Il avait crié en donnant un coup de poing sur le mur de bois à coté de lui. Celui-ci craqua. L'agent effaça immédiatement son sourire. Il le surplomba de sa haute taille, menaçant :
- Je reviendrai Mr Stones. Je reviendrai...
Puis il se détourna et monta dans sa voiture garée devant le potager. Le moteur vrombit et l'engin s'éloigna dans une gerbe de sable. Ce vautour était méprisable, pensa John. Il décida de ne pas attendre le jour de la sortie mensuelle pour aller en ville acheter des bidons, il irait demain. D'ailleurs, dès aujourd'hui, il allait commencer à remplir de pétrole tous les gros récipients qu'il trouverait dans la maison. Plus vite ça irait, moins le gouvernement aurait à lui voler. Il le savait, les menaces de l'agent signifiaient qu'ils lui prendraient le gisement de force. Il ne se laisserait pas faire, jamais ces sales voleurs n'y toucherait. Sa mère, qui avait disparu pendant la conversation, apparut à la porte. Elle dit :
- Ca y est, ça r'commence, le pétrole r'met un bazar pas possible dans not'vie.
- Ta gueule la vieille, dit-il hargneusement. Sinon, il se pourrait bien que je devienne violent comme mon père.
Effrayée, elle s'enfuit dans la cuisine. Auparavant, même dans les plus exaspérantes crises de folie de sa mère, John n'avait jamais été ni violent, ni grossier, avec elle.
***
Les nuits dans le désert sont « aussi froides que la journée du lendemain s'ra chaude ». Cela n'empêchait pas John Stones de veiller dehors. Depuis sa rencontre avec l'agent Scott, il ne s'était pas reposé une minute. Il avait récolté des dizaines de litres de pétrole dans des vases, des pots, des casseroles, qu'il avait ensuite dissimulés dans la cave. Une fois qu'il n'avait plus trouvé aucun récipient dans la maison, il avait pris les pièges à coyotes et les avait disséminés autour du trou. Entre chaque piège, il avait tendu une corde pour que les intrus trébuchent et révèlent leur présence.
Assis sur le sol gluant de pétrole, une couverture sur les épaules, John scrutait l'obscurité dans la direction de la ville. La nuit était sans lune et le sable était difficilement visible sous les étoiles. John avait à la main un fusil de chasse. Cette nuit il allait chasser les agents du gouvernement qui tenteraient de voler son trésor. C'était sûr, ils attaqueraient cette nuit, John le savait.

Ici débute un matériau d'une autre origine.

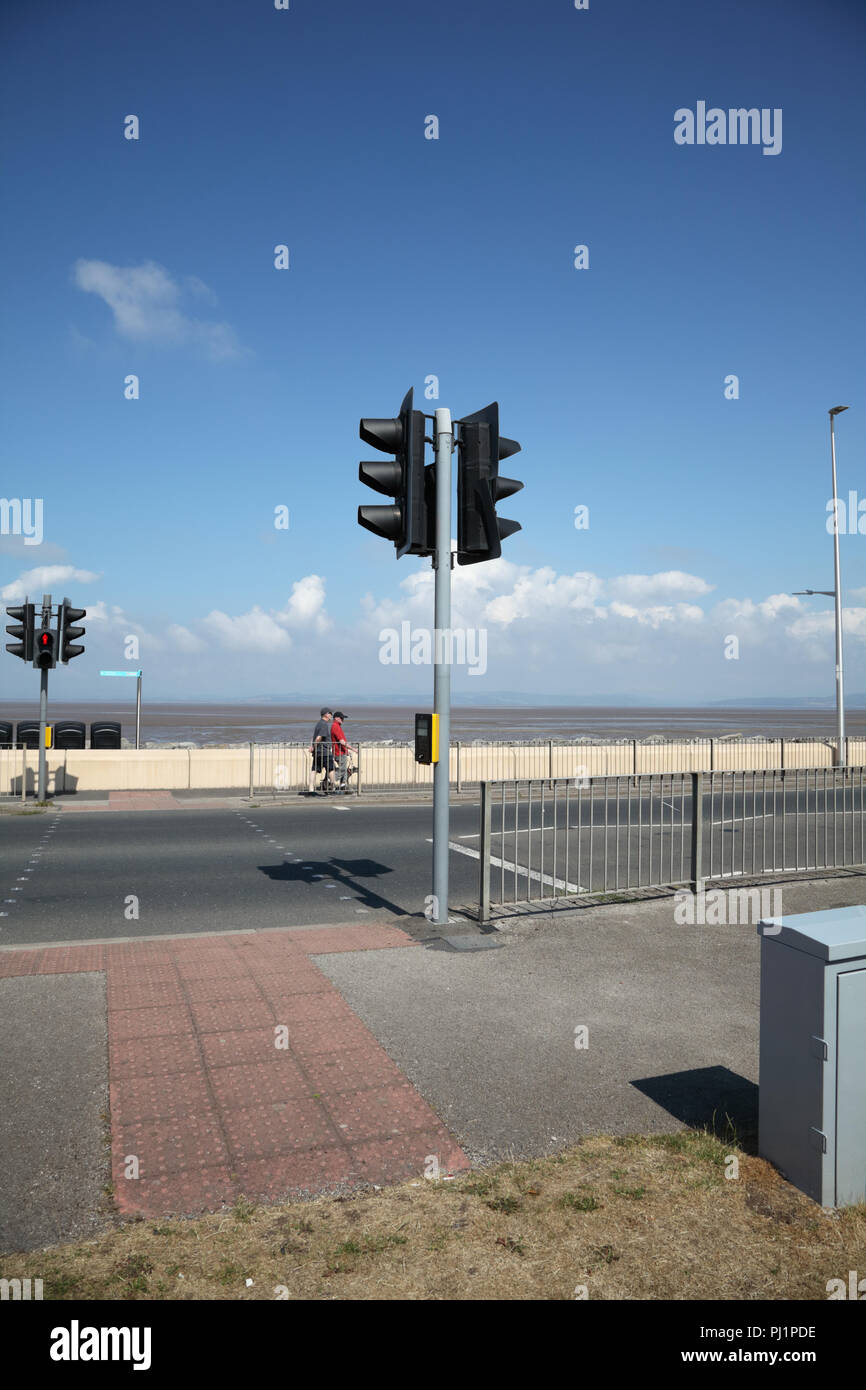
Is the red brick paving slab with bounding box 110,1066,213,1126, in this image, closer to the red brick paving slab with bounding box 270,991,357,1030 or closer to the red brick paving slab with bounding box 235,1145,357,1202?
the red brick paving slab with bounding box 235,1145,357,1202

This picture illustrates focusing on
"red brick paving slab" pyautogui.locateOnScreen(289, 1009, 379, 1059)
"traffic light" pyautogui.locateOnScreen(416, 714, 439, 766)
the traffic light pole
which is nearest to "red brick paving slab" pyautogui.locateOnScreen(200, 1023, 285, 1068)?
"red brick paving slab" pyautogui.locateOnScreen(289, 1009, 379, 1059)

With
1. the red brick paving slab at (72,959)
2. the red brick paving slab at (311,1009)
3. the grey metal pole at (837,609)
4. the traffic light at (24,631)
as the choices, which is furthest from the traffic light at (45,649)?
the grey metal pole at (837,609)

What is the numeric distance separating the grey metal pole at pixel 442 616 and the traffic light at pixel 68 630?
1286 cm

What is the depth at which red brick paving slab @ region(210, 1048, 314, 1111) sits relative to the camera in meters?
4.62

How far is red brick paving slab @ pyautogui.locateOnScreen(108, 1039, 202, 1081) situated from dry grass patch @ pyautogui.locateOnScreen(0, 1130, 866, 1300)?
153 cm

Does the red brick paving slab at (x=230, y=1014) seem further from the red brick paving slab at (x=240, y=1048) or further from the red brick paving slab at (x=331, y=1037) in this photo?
the red brick paving slab at (x=331, y=1037)

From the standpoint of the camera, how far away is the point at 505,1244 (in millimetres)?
3314

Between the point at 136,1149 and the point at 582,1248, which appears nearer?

Plusieurs heures passèrent. Rien ne se produisit. Le désert était vide et n'émettait aucun bruit. La paranoïa de John ne l'empêcha pas de commencer a se faire caresser par Morphée. Dans la maison, sa mère et le lapin dormaient depuis longtemps.
Soudain, quelques ombres bougèrent. Mais John fermait les yeux, ballotté par un demi-sommeil. Les silhouettes se rapprochèrent du trou. Elles grandissaient et rapetissaient.
Tout à coup, le claquement sec d'un des pièges résonna. Se réveillant brusquement, John bondit sur ses pieds et pointa son fusil vers la source du bruit. Ses yeux embués de fatigue ne distinguèrent pas de formes précises, juste des mouvements. Plusieurs choses s'agitaient près du trou, quelques mètres au-dessus du sol. Il s'écria :
- Agent Scott ! Je savais que vous enverriez vos sales drones ! Voleur ! Je vais pas vous laisser faire ! Voleur !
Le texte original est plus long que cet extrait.